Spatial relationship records
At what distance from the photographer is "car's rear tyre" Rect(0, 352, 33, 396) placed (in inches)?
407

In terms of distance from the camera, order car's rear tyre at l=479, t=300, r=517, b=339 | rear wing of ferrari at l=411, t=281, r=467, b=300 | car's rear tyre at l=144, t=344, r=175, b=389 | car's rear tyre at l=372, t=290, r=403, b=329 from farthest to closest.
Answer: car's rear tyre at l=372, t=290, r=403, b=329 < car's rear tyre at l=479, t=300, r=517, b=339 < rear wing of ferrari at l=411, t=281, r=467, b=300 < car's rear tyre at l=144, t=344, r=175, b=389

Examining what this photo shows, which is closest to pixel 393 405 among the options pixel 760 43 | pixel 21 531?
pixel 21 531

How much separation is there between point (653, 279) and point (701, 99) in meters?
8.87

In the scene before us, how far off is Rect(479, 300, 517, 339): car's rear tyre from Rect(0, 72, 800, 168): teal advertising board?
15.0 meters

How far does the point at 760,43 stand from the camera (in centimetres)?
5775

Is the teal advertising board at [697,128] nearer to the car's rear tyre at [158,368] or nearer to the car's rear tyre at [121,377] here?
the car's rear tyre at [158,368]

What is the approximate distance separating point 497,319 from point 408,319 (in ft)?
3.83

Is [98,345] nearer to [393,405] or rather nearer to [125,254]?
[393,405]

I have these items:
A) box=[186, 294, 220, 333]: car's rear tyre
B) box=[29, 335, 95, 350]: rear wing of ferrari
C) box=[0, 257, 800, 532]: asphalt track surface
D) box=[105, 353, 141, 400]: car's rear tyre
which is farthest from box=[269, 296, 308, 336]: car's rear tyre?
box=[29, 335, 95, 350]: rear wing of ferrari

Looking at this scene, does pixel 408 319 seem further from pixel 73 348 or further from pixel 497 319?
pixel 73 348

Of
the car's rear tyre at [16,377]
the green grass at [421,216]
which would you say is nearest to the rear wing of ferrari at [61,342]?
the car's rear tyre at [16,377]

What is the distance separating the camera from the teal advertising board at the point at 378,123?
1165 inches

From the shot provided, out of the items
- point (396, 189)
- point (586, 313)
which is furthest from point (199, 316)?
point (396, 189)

**Exercise objective**
Render the records, starting at the line containing "Is [98,345] nearer" and running through the end of the records, as a Markdown table with the columns Row and Line. Number each line in order and leave out the blank lines.

**Reply**
| Row | Line |
|---|---|
| 1 | Is [98,345] nearer to [393,405] or rather nearer to [125,254]? |
| 2 | [393,405] |
| 3 | I have these items: |
| 4 | A) box=[186, 294, 220, 333]: car's rear tyre |
| 5 | B) box=[29, 335, 95, 350]: rear wing of ferrari |
| 6 | C) box=[0, 257, 800, 532]: asphalt track surface |
| 7 | D) box=[105, 353, 141, 400]: car's rear tyre |
| 8 | which is farthest from box=[269, 296, 308, 336]: car's rear tyre? |
| 9 | box=[29, 335, 95, 350]: rear wing of ferrari |
| 10 | Looking at this scene, does pixel 408 319 seem further from pixel 73 348 or further from pixel 497 319? |
| 11 | pixel 73 348 |
| 12 | Of |
| 13 | the car's rear tyre at [16,377] |
| 14 | the green grass at [421,216] |
| 15 | which would you say is nearest to the rear wing of ferrari at [61,342]? |
| 16 | the car's rear tyre at [16,377] |
| 17 | What is the distance separating the camera from the teal advertising board at the point at 378,123? |
| 18 | 1165 inches |
| 19 | From the shot provided, out of the items |
| 20 | - point (396, 189) |
| 21 | - point (586, 313) |
| 22 | which is furthest from point (199, 316)? |
| 23 | point (396, 189) |